TEXTO FORNECIDO:

****************

Valerya Borges
(escrito originalmente para o jornal PropMark em 10/01/2022)

É impressionante a força e o poder do coletivo. Quando muitas pessoas se unem em prol de algo comum, uma egrégora se forma. E a potência disso é imensa. Egrégora, substantivo feminino que fala da força espiritual que resulta do soma das energias mentais, físicas e emocionais de uma ou mais pessoas reunidas em grupo. A etimologia da palavra remete ao grego egrêgorein, que significa velar, vigiar. E estar em grupo é isso: velar, vigiar, zelar pelo todo e pelo outro. Ou pela outra. No meu caso, é só começar a pensar em inspiração que me vem à mente a capacidade transformadora do coletivo, dos coletivos. Mais especificamente de um coletivo em especial: o Bloco Afro Ilú Obá de Min. O nome, uma licença poética, significa “Mãos femininas que tocam tambor para Xangô” (Ilú = tambor; Obá = Xangô/rei; De Min = em livre adaptação, mãos femininas).
Formada por mais de 400 mulheres que propagam e mantêm viva a cultura afro através da força dos tambores, o Ilú é “casa”, casa essa da qual tenho a felicidade e a honra de fazer parte desde 2016. Ao longo dos últimos cinco anos, a vivência no Ilú Obá funciona para mim os dias como fonte profunda de inspiração e pertencimento. Desde 2005, as mulheres do Ilú Obá de Min emanam força, arte e ancestralidade pelas ruas de São Paulo, ocupando o espaço público com a cultura negra, que durante tanto tempo foi relegada a um segundo plano e, muitas vezes, colocada à margem. O trabalho que as mestras fundadoras realizaram desde o início é lindo, consistente e tornou possível que outras mulheres como eu, ao longo dos anos seguintes, conseguiram se unir e somar com essa “nação”, como chamamos carinhosamente nossa Ilú.
Essa foi minha primeira experiência em um coletivo. Primeira e avassaladora, definitiva. E isso fez com que eu, pessoal e profissionalmente, tivesse minha perspectiva de mundo completamente transformada. De maneira profunda e permanente. Parece exagero, mas não é. O Ilú perpassa tudo o que eu fiz e faço depois de 2016. Absolutamente tudo. Inclusive o espaço que ocupa hoje, o trabalho que desempenho na VMLY&R na área de Diversidade, Equidade e Inclusão. A cada projeto criado, a cada pequeno avanço, cada vez que entro e faço o que tenho que fazer, os tambores do Ilú ressoam em mim. Sempre.

****************

MATERIAL FORNECIDO:
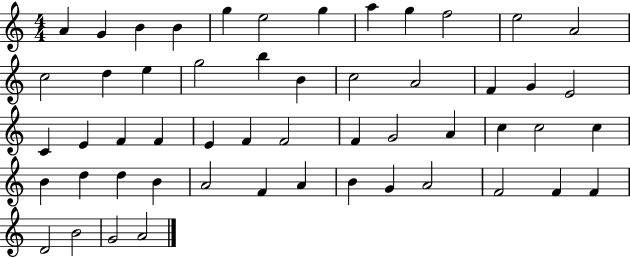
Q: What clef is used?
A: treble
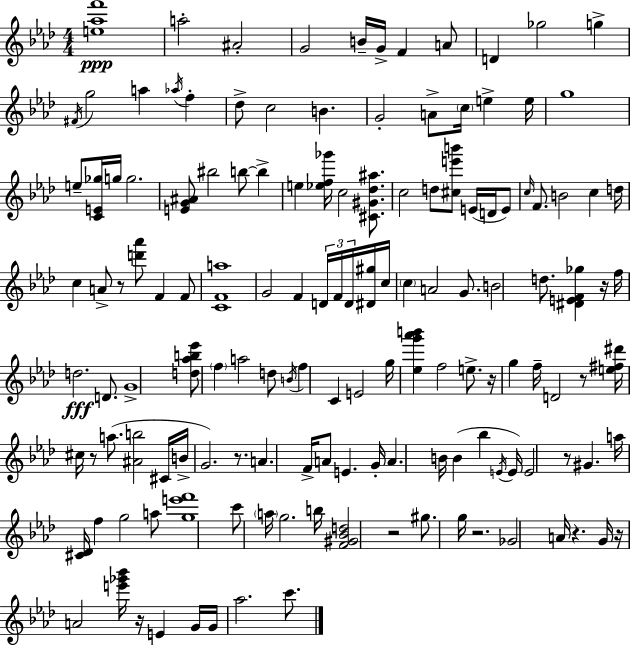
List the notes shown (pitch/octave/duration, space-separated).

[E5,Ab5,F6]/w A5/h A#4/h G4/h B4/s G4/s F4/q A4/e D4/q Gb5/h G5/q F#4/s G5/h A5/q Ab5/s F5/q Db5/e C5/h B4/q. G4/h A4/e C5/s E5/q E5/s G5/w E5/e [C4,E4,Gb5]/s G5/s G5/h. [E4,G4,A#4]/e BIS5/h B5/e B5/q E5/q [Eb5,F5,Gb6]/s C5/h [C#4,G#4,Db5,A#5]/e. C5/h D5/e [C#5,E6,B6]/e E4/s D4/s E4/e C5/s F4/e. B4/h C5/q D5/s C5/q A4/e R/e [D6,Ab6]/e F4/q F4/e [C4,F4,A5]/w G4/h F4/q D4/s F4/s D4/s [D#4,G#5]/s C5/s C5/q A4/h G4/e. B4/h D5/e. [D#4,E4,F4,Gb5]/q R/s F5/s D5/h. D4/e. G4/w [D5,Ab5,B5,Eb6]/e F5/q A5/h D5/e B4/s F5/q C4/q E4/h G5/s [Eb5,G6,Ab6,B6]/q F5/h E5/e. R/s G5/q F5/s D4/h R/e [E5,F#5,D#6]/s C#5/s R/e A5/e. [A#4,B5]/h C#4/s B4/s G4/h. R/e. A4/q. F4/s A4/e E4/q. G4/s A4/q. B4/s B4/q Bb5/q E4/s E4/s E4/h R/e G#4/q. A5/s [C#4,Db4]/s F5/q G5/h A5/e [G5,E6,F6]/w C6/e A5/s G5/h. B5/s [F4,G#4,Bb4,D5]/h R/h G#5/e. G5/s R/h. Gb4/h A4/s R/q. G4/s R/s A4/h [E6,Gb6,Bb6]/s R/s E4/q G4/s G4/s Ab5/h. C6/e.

****************

ORIENTAÇÕES:
1 > Reescreva de forma mais breve o parágrafo do texto sobre o Ilú Obá de Min que começa com "Essa foi minha primeira experiência", mantendo seus fatos principais.
2 > Troque "ruas" por "avenidas" no trecho do texto sobre o Ilú Obá de Min que vai de "Formada por mais" até "carinhosamente nossa Ilú." e reproduza esse trecho com a alteração.
O material não tem nenhum papel nesta atividade.

RESPOSTAS DO EXERCÍCIO:
1 > Minha primeira experiência em um coletivo foi avassaladora e definitiva. Ela transformou de maneira profunda e permanente minha perspectiva de mundo, tanto pessoal quanto profissional. O Ilú está presente em tudo o que fiz e faço desde 2016, inclusive no meu trabalho na área de Diversidade, Equidade e Inclusão da VMLY&R. Seus tambores ressoam em mim a cada projeto e a cada avanço.

2 >
Formada por mais de 400 mulheres que propagam e mantêm viva a cultura afro através da força dos tambores, o Ilú é “casa”, casa essa da qual tenho a felicidade e a honra de fazer parte desde 2016. Ao longo dos últimos cinco anos, a vivência no Ilú Obá funciona para mim os dias como fonte profunda de inspiração e pertencimento. Desde 2005, as mulheres do Ilú Obá de Min emanam força, arte e ancestralidade pelas avenidas de São Paulo, ocupando o espaço público com a cultura negra, que durante tanto tempo foi relegada a um segundo plano e, muitas vezes, colocada à margem. O trabalho que as mestras fundadoras realizaram desde o início é lindo, consistente e tornou possível que outras mulheres como eu, ao longo dos anos seguintes, conseguiram se unir e somar com essa “nação”, como chamamos carinhosamente nossa Ilú.